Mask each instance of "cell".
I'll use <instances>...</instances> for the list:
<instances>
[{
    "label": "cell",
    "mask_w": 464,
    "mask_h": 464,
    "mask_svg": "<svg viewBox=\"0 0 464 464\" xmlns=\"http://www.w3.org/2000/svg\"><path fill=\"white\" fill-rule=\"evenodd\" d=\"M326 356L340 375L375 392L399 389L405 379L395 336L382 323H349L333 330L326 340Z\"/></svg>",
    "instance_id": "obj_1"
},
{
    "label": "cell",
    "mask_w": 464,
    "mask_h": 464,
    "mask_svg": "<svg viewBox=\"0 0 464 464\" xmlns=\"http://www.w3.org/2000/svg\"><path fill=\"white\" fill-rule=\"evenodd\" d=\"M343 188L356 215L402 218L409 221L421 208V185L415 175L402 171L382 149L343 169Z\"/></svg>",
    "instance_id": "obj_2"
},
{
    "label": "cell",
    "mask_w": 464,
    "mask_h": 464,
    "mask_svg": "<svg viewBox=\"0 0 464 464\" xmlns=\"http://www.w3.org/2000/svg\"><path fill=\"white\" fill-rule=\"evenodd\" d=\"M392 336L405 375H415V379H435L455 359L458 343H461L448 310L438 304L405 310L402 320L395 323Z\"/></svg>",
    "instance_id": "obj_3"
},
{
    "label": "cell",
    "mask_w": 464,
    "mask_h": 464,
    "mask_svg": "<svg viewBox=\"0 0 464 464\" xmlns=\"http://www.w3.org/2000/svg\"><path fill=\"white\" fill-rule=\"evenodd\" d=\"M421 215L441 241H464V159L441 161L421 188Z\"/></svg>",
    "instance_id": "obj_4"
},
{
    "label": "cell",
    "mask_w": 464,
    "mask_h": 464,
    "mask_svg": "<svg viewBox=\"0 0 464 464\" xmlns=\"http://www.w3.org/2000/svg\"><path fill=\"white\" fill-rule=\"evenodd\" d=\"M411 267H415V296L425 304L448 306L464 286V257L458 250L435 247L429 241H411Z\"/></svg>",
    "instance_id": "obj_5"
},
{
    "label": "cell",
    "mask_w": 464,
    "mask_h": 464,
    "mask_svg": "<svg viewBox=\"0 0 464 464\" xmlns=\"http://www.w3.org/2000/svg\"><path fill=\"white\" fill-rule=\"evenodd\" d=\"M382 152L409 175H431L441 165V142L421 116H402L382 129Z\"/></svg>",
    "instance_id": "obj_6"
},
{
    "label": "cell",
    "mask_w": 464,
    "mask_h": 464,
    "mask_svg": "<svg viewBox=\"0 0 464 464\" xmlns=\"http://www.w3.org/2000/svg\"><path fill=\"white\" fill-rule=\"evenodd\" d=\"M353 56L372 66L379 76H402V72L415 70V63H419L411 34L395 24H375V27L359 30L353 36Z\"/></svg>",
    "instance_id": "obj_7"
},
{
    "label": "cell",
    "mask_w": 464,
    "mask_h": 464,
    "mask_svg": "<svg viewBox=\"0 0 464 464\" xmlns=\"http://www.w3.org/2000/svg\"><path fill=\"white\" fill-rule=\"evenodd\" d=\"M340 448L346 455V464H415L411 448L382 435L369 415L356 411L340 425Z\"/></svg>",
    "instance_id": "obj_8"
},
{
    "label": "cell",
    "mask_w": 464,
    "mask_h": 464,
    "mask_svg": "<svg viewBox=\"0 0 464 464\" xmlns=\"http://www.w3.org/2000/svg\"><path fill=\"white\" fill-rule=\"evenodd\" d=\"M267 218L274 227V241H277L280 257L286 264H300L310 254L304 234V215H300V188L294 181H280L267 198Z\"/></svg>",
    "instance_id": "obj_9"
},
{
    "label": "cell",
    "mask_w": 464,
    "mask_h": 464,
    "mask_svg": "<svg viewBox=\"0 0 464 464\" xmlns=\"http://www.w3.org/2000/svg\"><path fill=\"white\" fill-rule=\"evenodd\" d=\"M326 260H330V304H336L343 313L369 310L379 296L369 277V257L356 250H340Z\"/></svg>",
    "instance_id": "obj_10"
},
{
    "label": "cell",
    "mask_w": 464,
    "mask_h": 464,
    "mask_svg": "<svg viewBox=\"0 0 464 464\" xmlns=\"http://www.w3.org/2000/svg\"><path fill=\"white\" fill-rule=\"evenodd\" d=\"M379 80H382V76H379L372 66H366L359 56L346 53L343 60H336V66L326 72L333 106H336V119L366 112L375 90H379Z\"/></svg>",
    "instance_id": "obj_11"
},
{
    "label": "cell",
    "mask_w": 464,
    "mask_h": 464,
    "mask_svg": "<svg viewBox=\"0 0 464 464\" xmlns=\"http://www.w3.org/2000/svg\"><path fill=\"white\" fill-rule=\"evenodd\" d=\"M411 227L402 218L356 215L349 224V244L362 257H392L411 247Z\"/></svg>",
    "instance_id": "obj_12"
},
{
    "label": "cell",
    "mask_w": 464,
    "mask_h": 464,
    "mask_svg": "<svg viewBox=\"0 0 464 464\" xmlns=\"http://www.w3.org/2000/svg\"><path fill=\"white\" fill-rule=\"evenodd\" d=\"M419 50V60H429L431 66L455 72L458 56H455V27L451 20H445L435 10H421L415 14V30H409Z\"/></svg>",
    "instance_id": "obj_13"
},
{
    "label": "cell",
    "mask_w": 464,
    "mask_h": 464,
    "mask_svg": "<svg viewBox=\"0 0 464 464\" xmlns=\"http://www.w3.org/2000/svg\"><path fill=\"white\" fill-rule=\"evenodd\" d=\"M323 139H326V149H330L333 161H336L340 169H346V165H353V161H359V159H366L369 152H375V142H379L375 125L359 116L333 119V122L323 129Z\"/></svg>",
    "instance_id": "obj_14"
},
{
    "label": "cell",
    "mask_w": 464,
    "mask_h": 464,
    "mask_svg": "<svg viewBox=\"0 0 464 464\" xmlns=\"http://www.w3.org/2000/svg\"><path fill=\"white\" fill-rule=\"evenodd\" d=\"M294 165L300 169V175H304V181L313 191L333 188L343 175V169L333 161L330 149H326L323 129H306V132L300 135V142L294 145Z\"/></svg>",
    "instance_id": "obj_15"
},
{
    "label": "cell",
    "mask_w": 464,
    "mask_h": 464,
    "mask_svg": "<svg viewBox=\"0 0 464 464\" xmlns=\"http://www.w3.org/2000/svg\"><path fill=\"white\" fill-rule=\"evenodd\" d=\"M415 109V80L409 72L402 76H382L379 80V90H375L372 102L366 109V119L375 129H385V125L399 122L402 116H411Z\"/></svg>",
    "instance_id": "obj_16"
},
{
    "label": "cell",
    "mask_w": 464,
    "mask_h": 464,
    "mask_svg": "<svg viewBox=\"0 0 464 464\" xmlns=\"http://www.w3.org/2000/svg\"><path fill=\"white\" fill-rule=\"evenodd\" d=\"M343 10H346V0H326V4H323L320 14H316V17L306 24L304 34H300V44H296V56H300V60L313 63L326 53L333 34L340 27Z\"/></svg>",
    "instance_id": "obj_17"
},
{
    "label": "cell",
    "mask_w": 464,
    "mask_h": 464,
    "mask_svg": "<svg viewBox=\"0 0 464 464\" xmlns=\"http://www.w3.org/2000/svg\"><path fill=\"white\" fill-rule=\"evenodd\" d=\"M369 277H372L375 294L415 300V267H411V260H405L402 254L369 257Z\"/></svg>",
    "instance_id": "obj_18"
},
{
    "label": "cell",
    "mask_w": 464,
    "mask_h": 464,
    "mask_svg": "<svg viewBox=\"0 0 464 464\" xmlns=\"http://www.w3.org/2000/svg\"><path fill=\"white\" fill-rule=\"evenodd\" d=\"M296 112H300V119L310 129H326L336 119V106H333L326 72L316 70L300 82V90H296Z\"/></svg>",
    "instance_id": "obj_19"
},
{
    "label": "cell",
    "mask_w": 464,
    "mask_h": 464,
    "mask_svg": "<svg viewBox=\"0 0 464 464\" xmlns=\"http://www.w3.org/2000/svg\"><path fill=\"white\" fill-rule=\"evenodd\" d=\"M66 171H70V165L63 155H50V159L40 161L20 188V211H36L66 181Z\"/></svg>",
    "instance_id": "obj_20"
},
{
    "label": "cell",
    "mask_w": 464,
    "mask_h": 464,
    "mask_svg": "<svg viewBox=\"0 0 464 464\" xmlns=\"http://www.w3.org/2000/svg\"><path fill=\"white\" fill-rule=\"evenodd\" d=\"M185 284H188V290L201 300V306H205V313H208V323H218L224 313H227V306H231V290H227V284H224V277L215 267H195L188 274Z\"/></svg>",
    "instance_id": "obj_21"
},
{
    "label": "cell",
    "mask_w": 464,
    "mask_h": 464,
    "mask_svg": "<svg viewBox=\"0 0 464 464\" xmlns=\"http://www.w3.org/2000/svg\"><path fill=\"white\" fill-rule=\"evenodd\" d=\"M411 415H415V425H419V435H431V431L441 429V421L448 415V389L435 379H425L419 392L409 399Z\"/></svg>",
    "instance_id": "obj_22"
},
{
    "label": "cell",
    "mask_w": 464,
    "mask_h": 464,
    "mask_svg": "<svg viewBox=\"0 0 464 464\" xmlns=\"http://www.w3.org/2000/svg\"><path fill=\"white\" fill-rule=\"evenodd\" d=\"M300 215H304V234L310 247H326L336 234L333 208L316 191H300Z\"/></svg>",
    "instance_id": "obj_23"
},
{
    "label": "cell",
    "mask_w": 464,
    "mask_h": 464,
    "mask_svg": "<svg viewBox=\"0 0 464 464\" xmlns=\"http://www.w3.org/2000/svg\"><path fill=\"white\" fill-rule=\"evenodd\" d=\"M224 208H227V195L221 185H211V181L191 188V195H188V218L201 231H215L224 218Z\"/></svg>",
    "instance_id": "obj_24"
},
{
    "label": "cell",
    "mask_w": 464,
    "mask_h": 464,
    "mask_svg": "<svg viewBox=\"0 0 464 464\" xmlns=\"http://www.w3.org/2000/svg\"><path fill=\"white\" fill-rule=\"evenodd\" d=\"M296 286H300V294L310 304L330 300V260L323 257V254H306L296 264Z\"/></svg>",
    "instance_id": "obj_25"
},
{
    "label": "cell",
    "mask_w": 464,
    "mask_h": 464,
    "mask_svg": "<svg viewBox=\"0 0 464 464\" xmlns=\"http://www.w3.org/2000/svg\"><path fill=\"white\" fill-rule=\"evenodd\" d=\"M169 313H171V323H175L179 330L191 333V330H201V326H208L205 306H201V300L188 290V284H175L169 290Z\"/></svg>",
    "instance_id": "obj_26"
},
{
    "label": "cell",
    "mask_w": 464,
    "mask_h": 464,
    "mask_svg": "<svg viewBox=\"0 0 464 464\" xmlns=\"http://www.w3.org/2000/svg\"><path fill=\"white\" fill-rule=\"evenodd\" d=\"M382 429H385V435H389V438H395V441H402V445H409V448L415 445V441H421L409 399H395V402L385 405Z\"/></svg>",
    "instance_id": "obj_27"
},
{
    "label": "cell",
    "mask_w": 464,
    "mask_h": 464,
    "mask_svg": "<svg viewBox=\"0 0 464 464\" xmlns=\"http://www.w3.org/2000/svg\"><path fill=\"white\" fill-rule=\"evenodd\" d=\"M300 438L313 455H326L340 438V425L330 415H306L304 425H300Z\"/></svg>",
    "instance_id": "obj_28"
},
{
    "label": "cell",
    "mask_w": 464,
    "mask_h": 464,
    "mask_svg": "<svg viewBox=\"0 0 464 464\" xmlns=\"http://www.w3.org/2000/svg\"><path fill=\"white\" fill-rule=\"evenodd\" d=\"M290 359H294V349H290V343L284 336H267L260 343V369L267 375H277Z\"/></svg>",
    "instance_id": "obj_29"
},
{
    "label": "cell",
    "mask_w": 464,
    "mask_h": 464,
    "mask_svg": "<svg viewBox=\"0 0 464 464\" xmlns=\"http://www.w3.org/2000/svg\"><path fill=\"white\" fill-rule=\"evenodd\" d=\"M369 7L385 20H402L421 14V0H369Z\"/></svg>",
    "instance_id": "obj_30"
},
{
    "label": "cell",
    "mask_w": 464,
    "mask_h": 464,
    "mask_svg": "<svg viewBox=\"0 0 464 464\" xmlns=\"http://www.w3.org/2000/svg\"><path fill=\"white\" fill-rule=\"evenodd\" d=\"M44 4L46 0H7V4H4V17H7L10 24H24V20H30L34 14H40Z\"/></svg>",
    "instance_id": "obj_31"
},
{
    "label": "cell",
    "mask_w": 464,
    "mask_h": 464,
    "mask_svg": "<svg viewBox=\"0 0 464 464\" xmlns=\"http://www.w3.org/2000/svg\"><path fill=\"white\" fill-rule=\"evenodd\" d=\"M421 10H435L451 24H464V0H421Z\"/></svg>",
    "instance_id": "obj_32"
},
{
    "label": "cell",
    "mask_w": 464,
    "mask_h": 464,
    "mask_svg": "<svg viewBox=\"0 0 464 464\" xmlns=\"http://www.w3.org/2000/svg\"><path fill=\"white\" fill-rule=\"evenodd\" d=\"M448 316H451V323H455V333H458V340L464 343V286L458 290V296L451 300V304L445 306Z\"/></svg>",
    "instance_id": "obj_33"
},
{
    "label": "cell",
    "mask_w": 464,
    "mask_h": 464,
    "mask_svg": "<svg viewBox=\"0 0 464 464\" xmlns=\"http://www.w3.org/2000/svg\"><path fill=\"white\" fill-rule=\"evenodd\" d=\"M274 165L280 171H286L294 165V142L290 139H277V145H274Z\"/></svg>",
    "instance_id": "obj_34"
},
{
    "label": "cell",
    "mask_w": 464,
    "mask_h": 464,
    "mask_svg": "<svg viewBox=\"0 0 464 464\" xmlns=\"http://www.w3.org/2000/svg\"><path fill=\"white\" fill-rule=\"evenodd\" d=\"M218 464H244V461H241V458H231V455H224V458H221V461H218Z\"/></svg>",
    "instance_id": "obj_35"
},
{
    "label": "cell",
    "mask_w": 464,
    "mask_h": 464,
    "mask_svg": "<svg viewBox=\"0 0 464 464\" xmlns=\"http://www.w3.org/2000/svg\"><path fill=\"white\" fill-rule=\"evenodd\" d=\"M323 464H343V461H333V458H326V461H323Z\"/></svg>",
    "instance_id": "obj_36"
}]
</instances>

################

→ Instructions for the task
Copy the material word for word, from its first line through the line containing "356L340 375L375 392L399", with both of those lines included.

→ Exercise response
Mask each instance of "cell".
I'll use <instances>...</instances> for the list:
<instances>
[{
    "label": "cell",
    "mask_w": 464,
    "mask_h": 464,
    "mask_svg": "<svg viewBox=\"0 0 464 464\" xmlns=\"http://www.w3.org/2000/svg\"><path fill=\"white\" fill-rule=\"evenodd\" d=\"M326 356L340 375L375 392L399 389L405 379L395 336L382 323H349L333 330L326 340Z\"/></svg>",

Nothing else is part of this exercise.